-- BEGIN Supplied material --
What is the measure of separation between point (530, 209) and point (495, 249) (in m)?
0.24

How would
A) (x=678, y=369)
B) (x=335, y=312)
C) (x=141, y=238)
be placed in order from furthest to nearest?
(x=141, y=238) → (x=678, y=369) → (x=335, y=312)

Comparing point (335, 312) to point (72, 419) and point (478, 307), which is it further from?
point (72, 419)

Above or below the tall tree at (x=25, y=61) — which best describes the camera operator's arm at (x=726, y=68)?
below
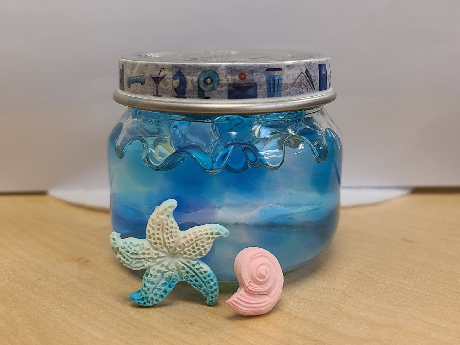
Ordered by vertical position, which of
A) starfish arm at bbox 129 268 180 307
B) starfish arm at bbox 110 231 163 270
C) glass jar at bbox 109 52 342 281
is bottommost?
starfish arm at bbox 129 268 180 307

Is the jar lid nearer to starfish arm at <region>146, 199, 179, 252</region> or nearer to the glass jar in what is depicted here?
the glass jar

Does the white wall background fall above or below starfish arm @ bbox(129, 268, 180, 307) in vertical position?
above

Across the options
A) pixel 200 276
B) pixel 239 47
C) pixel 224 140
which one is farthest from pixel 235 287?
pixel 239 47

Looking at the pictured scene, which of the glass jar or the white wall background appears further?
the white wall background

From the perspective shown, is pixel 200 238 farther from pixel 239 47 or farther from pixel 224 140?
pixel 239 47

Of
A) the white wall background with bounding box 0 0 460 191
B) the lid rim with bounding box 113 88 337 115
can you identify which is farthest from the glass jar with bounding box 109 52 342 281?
-- END Supplied material --
-- BEGIN Supplied material --
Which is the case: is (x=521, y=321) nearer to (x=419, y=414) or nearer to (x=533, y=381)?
-- END Supplied material --
* Aim
Copy out the records word for word, from the line with "Does the white" up to and including the line with "can you identify".

* Result of the task
Does the white wall background fall above or below starfish arm @ bbox(129, 268, 180, 307) in vertical position?
above

Across the options
A) pixel 200 276
B) pixel 239 47
C) pixel 224 140
which one is farthest from pixel 235 287?
pixel 239 47

Looking at the pictured scene, which of the glass jar or the white wall background appears further?
the white wall background

From the perspective shown, is pixel 200 238 farther from pixel 239 47 or farther from pixel 224 140?
pixel 239 47

Of
A) the white wall background with bounding box 0 0 460 191
B) the lid rim with bounding box 113 88 337 115
can you identify which is farthest from the glass jar with bounding box 109 52 342 281?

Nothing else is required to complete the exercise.